Hindustan Unilever (HUL), a subsidiary of Unilever PLC, is India’s leading FMCG Company. It has over 35 brands spanning across 20 distinct categories, such as soaps, detergents, shampoos and skin care.

* Standalone revenue up 11.2% YoY on the back of an underlying 4% growth in volumes led by demand pickup in rural areas.

* EBITDA margin expanded 70 bps QoQ to 24.6% despite high input cost inflation seen during the quarter. Adj. PAT grew 4.8% QoQ (+4.6% YoY).

* Company declared an interim dividend of Rs. 15 per share.

* HUL managed to maintain healthy margins despite rise in input costs. Upcoming festive season and pickup in demand in the urban areas should drive volumes and aid company performance. We upgrade our rating on the stock to BUY with a revised target price of Rs. 2,840 based on 62x FY23E Adj. EPS.

 

Topline improves on the back of volume growth

Q2FY22 standalone revenue grew 11.2% YoY to Rs. 12,724cr (+6.8% QoQ), driven by strong performance across all divisions, with over 75% of the business witnessing gains in market share and penetration across categories. Among its verticals, Home Care segment reported sales of Rs. 3,838cr (+15.7% YoY, +1.1% QoQ) on the back of strong double-digit growth in fabric wash. Beauty & Personal Care (BPC) segment sales stood at Rs. 5,000cr (+10.3% YoY, +9.3% QoQ), largely driven by haircare, skin care and colour cosmetics. Foods & Refreshment (F&R) segment recorded 7.2% YoY growth in sales at Rs. 3,622cr (+9.1% QoQ), primarily led by tea business and acceleration in market development activities for health food drinks.

 

Margins stabilise despite inflationary headwinds

Brand power, large number of distribution outlets, coupled with execution prowess has enabled the company to sequentially raise consumer pricing, thereby offsetting the inflationary pressure from input costs. EBITDA grew 10.0% QoQ to Rs. 3,132cr (+9.2% YoY), with EBITDA margin expanding 70bps QoQ to 24.6% on volume growth. Operating margin for Home Care and F&R improved to 19.0% and 18.3%, respectively vs. 17.4% and 18.1% in Q1FY22, while BPC margins contracted to 27.8% vs. 28.1% in Q1FY22. Adjusted PAT for the quarter grew 4.8% QoQ to Rs. 2,187cr (+4.6% YoY), partially impacted by lower other income (-25.2% YoY) and higher taxes (+17.6%).

 

Key concall highlights

* Palm Oil, crude oil, packaging and freight remain inflated, whereas tea prices softened compared to last year.

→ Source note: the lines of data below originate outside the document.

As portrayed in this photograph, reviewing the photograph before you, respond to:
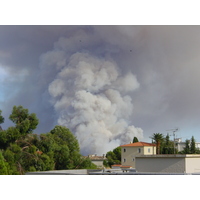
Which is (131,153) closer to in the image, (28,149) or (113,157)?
→ (113,157)

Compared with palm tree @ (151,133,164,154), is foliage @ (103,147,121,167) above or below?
below

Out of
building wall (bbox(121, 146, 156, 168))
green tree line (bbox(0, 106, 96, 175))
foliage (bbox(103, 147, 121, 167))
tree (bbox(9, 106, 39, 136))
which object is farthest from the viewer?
foliage (bbox(103, 147, 121, 167))

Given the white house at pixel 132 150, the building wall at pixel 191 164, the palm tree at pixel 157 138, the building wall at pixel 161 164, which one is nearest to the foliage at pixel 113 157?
the white house at pixel 132 150

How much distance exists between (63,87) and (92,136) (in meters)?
5.52

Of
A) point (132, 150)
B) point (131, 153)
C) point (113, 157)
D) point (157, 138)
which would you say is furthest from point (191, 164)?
point (157, 138)

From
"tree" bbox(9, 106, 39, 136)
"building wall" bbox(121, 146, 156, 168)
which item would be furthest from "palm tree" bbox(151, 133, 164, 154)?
"tree" bbox(9, 106, 39, 136)

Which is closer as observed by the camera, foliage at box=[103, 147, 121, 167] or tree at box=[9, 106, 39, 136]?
tree at box=[9, 106, 39, 136]

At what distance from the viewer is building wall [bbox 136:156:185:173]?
11.4m

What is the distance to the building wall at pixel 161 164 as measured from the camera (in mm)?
11398

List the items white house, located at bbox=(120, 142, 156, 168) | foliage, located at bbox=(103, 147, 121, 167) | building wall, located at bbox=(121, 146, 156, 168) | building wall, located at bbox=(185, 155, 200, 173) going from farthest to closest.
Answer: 1. foliage, located at bbox=(103, 147, 121, 167)
2. white house, located at bbox=(120, 142, 156, 168)
3. building wall, located at bbox=(121, 146, 156, 168)
4. building wall, located at bbox=(185, 155, 200, 173)

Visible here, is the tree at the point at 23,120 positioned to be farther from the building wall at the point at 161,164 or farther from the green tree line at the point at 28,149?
the building wall at the point at 161,164

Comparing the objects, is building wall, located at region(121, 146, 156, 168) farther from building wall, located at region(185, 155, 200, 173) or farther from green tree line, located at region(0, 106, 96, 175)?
building wall, located at region(185, 155, 200, 173)

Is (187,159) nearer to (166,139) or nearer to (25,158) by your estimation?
(25,158)

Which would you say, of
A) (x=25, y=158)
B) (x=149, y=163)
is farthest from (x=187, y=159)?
(x=25, y=158)
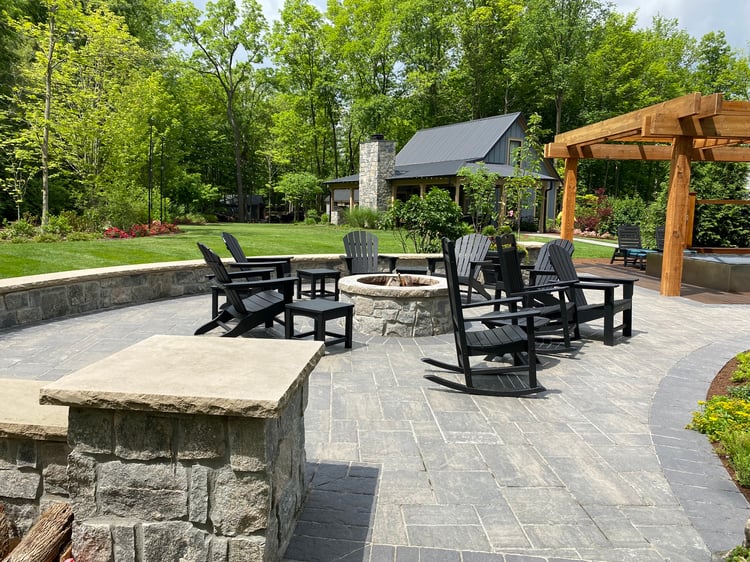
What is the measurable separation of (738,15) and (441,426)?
60800 mm

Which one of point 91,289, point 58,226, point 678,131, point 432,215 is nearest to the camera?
point 91,289

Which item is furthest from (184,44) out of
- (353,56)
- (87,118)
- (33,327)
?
(33,327)

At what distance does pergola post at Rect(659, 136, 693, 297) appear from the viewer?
868cm

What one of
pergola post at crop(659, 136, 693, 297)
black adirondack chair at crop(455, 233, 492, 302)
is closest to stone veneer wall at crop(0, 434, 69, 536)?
black adirondack chair at crop(455, 233, 492, 302)

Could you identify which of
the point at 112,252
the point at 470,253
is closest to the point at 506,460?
the point at 470,253

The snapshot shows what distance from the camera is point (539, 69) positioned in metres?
33.9

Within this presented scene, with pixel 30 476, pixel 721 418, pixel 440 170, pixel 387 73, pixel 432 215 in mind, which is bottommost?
pixel 721 418

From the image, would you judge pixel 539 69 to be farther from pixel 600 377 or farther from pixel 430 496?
pixel 430 496

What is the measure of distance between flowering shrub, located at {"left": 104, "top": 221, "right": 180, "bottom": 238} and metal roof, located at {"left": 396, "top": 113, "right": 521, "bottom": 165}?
49.2 ft

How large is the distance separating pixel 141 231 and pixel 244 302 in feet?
37.4

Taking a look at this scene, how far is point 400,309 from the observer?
5926mm

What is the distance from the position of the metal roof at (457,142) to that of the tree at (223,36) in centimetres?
1192

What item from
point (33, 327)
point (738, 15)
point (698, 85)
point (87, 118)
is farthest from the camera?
point (738, 15)

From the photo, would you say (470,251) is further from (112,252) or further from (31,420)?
(112,252)
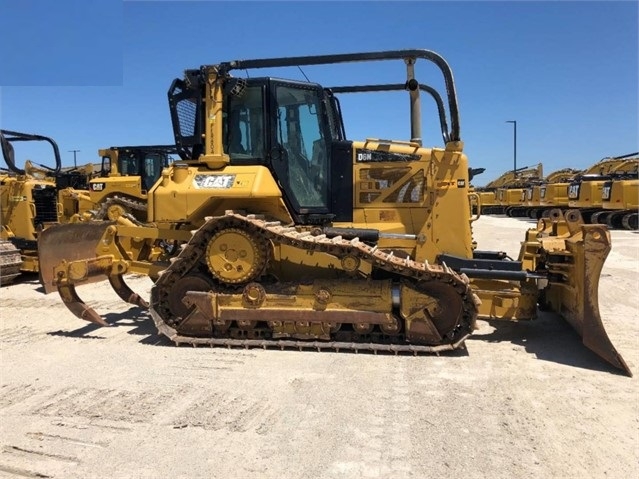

* More than 15% of demand is captured digitally, with Shikhar - eB2B app now made available in more than 6.5 lac stores.

* D2C platform launched for 4 beauty brands – Lakme, Simple, Love Beauty and Planet and Dermalogica, with Lakme alone getting +2mn visitors per month, contributing to 30% online sales.

 

Valuation

Decent monsoon helped improve consumer sentiments in the rural regions, thereby restricting impact from inflationary cost pressures and driving volumes during the quarter. Though volume growth is expected to run ahead of sales growth in the nearterm and despite input costs set to rise, we expect HUL to continue to maintain steady performance on the back of a demand pickup seen in the urban areas and the coming festive season. We hereby upgrade our rating to BUY with a revised target price of Rs. 2,840 based on 62x FY23E Adj. EPS.